### PROVIDED PASSAGE
Let's not pretend that banning plastic bags is going to solve all our environmental challenges. But it is a first step towards doing something to stem the tide of plastic pollution washing into our oceans. We can't pretend we don't know the harm that plastic is doing, polluting the waters and killing iconic species such as turtles and whales. It's hard to imagine a worse fate than starving your babies to death by feeding them delicious-looking morsels of plastic, as the Flesh-footed Shearwaters are doing to their chicks on Lord Howe Island. By 2050, there could be more plastic than fish in our oceans. So if we want our grandchildren to know the bounty of the oceans as we do, we need to change and we need to do it quickly.
Breaking our dependence on single-use plastic bags is the first step in breaking our plastic addiction. Until we do that, we're not going to make progress on the other culprits: plastic bottles (we make one million a minute worldwide, and only half are recycled), take-away coffee cups lined with plastic, plastic straws and take-away containers. Plastic bags are the doorway that we have to step through first.
And yes, we're going to have to trade off a little bit of convenience for the sake of the planet and future generations. Free single-use plastic bags encourage us to shop whenever we get the urge, without even the smallest amount of forward planning. They encourage our short-term thinking and habits of buying now, and thinking of the future later (or not at all).
Retirement Commissioner Diane Maxwell put it well on Radio New Zealand when she said that in our consumer society, we up-weight today, and down-weight tomorrow.

Rows from a segmentation dataset
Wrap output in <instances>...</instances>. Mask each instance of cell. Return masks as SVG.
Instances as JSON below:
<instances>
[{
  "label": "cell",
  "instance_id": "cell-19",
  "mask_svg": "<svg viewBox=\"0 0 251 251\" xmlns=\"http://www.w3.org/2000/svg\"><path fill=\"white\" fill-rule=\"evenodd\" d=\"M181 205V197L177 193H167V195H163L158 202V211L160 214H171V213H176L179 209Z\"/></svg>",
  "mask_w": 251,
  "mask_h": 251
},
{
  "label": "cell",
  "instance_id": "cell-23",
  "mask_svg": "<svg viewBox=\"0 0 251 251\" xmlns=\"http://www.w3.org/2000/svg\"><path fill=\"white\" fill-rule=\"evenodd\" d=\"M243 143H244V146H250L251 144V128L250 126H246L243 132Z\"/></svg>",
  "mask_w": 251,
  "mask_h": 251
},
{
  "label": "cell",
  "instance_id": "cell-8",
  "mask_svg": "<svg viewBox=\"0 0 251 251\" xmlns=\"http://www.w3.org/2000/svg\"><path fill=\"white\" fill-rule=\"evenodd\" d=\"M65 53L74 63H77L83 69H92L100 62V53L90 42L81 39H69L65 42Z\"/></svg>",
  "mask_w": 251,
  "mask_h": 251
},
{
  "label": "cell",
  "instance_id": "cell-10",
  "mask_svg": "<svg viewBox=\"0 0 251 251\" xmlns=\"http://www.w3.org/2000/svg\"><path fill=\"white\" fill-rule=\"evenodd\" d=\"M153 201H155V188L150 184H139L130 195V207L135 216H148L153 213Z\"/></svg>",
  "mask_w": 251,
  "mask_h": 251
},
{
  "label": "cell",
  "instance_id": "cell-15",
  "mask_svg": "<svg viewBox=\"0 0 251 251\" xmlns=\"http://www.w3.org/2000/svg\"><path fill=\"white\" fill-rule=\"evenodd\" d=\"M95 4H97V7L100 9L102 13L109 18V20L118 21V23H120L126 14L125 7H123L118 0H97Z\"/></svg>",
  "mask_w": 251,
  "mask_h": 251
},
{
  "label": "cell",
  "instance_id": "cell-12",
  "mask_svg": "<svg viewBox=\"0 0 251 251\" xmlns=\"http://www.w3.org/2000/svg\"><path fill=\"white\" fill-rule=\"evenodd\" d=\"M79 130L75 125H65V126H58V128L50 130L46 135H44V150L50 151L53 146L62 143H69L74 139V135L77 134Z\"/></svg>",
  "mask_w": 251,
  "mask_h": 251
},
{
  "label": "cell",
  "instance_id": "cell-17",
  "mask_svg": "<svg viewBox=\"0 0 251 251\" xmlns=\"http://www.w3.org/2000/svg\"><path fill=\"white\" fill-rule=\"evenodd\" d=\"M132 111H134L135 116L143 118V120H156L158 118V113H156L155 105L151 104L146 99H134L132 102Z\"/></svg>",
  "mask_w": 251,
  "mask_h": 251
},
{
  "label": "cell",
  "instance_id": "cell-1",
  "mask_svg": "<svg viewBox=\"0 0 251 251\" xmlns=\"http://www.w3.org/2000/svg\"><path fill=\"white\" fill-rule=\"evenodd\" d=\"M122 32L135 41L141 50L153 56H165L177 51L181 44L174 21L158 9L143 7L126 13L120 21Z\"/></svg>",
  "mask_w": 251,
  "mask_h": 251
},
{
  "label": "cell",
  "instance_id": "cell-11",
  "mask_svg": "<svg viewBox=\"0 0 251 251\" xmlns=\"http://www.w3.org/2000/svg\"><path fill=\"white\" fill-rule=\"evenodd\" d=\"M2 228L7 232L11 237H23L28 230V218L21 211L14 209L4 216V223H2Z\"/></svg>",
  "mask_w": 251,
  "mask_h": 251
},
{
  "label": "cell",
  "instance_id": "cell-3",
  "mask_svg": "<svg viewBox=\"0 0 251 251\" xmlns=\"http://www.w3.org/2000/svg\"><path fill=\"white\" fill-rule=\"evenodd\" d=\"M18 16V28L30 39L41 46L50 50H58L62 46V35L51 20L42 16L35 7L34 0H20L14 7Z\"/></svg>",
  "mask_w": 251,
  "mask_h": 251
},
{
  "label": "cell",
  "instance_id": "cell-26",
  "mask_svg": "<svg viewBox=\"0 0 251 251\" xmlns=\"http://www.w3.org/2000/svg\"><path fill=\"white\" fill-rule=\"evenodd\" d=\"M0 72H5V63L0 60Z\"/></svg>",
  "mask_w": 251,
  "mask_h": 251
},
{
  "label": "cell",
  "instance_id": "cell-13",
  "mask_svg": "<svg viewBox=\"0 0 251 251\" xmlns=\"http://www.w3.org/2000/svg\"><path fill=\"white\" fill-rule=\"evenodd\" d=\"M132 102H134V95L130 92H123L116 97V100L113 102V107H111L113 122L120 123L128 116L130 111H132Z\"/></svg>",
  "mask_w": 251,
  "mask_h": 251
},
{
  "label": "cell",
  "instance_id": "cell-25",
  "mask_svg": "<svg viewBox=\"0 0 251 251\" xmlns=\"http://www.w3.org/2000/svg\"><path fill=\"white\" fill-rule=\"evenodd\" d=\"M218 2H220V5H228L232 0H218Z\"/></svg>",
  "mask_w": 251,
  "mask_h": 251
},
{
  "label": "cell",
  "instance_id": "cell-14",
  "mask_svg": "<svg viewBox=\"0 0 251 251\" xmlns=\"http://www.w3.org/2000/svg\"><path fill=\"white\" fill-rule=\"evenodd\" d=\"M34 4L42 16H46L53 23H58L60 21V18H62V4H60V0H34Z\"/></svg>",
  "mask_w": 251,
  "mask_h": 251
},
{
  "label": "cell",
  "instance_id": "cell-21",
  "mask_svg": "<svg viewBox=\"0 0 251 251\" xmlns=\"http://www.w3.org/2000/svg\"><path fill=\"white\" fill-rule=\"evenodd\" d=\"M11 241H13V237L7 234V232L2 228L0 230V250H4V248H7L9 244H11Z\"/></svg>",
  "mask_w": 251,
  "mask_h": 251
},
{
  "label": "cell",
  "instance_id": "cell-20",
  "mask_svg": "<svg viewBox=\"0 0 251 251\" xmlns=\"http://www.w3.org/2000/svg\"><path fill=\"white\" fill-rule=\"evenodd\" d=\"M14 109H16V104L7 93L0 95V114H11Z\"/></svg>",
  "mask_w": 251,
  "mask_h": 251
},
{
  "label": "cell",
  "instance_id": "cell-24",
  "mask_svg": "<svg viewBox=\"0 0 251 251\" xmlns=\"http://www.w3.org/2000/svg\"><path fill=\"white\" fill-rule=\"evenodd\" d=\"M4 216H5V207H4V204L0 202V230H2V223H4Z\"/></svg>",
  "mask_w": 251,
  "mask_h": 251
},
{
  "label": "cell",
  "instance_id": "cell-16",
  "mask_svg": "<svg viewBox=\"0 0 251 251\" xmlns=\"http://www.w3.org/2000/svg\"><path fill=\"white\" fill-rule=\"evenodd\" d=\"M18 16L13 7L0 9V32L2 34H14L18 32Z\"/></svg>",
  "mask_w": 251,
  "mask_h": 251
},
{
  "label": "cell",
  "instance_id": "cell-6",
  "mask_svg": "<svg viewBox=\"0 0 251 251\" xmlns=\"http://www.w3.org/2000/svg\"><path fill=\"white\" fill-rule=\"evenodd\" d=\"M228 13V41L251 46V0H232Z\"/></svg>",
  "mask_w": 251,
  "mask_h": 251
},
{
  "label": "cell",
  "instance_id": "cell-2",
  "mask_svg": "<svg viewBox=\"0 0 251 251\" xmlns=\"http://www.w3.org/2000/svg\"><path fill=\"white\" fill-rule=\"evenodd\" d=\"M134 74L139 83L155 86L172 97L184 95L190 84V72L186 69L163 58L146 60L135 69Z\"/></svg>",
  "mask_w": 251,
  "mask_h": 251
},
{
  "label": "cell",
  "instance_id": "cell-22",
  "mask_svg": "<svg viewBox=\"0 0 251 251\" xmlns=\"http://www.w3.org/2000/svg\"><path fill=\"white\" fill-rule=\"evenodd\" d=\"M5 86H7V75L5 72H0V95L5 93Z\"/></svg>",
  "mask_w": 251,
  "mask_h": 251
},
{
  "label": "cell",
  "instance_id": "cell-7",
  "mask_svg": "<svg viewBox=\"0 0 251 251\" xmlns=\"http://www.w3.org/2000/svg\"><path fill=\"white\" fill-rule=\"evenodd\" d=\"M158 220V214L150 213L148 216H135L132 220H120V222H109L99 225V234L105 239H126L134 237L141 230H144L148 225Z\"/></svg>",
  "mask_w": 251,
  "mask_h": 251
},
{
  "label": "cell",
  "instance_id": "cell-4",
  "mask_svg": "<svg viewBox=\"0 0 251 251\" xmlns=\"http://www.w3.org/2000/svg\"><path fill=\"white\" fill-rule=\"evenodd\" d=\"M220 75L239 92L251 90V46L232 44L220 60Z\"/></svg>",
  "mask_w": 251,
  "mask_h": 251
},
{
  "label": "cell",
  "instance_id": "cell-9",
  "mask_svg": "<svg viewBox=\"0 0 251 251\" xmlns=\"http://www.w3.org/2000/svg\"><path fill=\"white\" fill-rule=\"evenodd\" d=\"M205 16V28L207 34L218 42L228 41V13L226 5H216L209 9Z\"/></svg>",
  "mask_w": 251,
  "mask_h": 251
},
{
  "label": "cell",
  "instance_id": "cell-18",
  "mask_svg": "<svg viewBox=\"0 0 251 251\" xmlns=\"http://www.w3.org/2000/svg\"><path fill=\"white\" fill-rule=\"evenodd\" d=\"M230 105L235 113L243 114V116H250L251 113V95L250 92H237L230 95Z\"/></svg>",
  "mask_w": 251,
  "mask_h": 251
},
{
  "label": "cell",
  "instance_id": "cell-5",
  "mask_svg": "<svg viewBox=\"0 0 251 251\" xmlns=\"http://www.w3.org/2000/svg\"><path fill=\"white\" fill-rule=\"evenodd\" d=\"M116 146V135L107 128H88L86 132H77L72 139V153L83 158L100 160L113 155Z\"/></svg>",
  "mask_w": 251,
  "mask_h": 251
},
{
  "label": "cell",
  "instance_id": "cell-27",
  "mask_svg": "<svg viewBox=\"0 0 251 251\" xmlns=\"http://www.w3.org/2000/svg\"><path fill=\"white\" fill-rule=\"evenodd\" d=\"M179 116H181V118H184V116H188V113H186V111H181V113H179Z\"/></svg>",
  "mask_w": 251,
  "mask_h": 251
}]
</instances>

### WORK REQUIRED
Transcribe the section of the plastic bag passage above between "Let's not pretend" and "do it quickly.", inclusive.

### WRITTEN RESPONSE
Let's not pretend that banning plastic bags is going to solve all our environmental challenges. But it is a first step towards doing something to stem the tide of plastic pollution washing into our oceans. We can't pretend we don't know the harm that plastic is doing, polluting the waters and killing iconic species such as turtles and whales. It's hard to imagine a worse fate than starving your babies to death by feeding them delicious-looking morsels of plastic, as the Flesh-footed Shearwaters are doing to their chicks on Lord Howe Island. By 2050, there could be more plastic than fish in our oceans. So if we want our grandchildren to know the bounty of the oceans as we do, we need to change and we need to do it quickly.